Athens, even long after the decline of the Roman empire, still continued as the seat of learning, politeness, and wisdom. Theodoric, the Ostrogoth, repaired the schools which barbarity was suffering to fall into decay, and continued those pensions to men of learning, which avaricious governors had monopolized.

In this city, and about this period, Alcander and Septimius were fellow-students together; the one, the most subtle reasoner of all the Lyceum; the other, the most eloquent speaker in the academic grove. Mutual admiration soon begot a friendship. Their fortunes were nearly equal, and they were natives of the two most celebrated cities in the world; for Alcander was of Athens, and Septimius came from Rome.

In this state of harmony they lived for some time together, when Alcander, after passing the first part of his youth in the indolence of philosophy, thought at length of entering into the busy world; and as a step previous to this, placed his affections on Hypatia, a lady of exquisite beauty. The day of their intended nuptials was fixed; the previous ceremonies were performed; and nothing now remained but her being conducted in triumph to the apartment of the intended bridegroom.

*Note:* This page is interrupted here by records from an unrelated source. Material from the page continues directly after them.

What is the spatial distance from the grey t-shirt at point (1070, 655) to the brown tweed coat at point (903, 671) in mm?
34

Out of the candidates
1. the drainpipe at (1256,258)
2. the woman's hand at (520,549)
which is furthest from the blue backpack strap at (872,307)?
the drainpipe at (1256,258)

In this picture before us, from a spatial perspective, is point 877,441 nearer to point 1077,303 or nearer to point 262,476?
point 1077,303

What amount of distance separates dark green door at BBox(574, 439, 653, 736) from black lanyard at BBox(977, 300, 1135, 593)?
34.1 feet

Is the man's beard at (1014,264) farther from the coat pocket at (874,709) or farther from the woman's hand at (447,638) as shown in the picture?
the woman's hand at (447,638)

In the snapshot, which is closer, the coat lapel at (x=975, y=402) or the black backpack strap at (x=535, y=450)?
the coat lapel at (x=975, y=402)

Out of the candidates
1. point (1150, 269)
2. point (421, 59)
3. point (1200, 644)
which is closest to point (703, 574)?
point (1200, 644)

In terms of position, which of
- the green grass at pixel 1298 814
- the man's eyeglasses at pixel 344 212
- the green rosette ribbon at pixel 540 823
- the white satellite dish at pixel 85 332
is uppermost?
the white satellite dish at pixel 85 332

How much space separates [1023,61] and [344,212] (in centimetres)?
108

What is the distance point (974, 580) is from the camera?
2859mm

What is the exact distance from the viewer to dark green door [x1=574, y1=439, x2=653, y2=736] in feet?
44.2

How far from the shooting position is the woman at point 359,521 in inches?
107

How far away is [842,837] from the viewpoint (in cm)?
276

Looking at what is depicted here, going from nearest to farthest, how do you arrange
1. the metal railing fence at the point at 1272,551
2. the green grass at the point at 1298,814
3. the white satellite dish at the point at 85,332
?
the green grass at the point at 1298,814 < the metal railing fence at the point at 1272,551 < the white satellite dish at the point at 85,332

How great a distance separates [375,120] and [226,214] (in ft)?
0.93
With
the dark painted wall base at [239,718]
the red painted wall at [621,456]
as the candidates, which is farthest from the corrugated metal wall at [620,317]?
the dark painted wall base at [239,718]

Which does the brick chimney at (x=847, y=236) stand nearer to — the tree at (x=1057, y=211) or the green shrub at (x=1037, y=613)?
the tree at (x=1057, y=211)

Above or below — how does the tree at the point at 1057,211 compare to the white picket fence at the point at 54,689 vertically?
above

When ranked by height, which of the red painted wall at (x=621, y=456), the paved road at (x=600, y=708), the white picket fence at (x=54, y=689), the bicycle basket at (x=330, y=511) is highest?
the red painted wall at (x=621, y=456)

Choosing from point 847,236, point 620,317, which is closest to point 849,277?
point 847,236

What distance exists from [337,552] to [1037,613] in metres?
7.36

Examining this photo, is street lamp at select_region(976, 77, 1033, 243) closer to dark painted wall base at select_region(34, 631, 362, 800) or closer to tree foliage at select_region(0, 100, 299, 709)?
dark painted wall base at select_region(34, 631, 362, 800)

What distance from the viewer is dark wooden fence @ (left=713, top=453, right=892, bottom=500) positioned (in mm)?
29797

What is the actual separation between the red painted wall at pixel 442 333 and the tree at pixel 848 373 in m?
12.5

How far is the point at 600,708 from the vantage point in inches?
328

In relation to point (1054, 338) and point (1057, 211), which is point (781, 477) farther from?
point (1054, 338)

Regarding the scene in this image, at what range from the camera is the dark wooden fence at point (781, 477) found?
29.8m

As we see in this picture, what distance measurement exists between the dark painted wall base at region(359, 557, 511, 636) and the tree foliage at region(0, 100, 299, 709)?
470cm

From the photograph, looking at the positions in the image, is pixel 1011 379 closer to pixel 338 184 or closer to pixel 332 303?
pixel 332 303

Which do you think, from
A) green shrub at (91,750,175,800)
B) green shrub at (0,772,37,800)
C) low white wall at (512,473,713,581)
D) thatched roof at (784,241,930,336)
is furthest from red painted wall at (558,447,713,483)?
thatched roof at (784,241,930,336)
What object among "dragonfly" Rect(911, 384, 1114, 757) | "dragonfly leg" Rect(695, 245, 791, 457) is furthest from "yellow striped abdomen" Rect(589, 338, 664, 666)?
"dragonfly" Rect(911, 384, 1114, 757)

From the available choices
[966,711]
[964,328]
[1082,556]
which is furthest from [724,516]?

Alcander's exultation in his own happiness, or being unable to enjoy any satisfaction without making his friend Septimius a partner, prevailed upon him to introduce Hypatia to his fellow-student; which he did, with all the gaiety of a man who found himself equally happy in friendship and love. But this was an interview fatal to the future peace of both; for Septimius no sooner saw her but he was smitten with an involuntary passion; and though he used every effort to suppress desires at once so imprudent and unjust, the emotions of his mind in a short time became so strong, that they brought on a fever, which the physicians judged incurable.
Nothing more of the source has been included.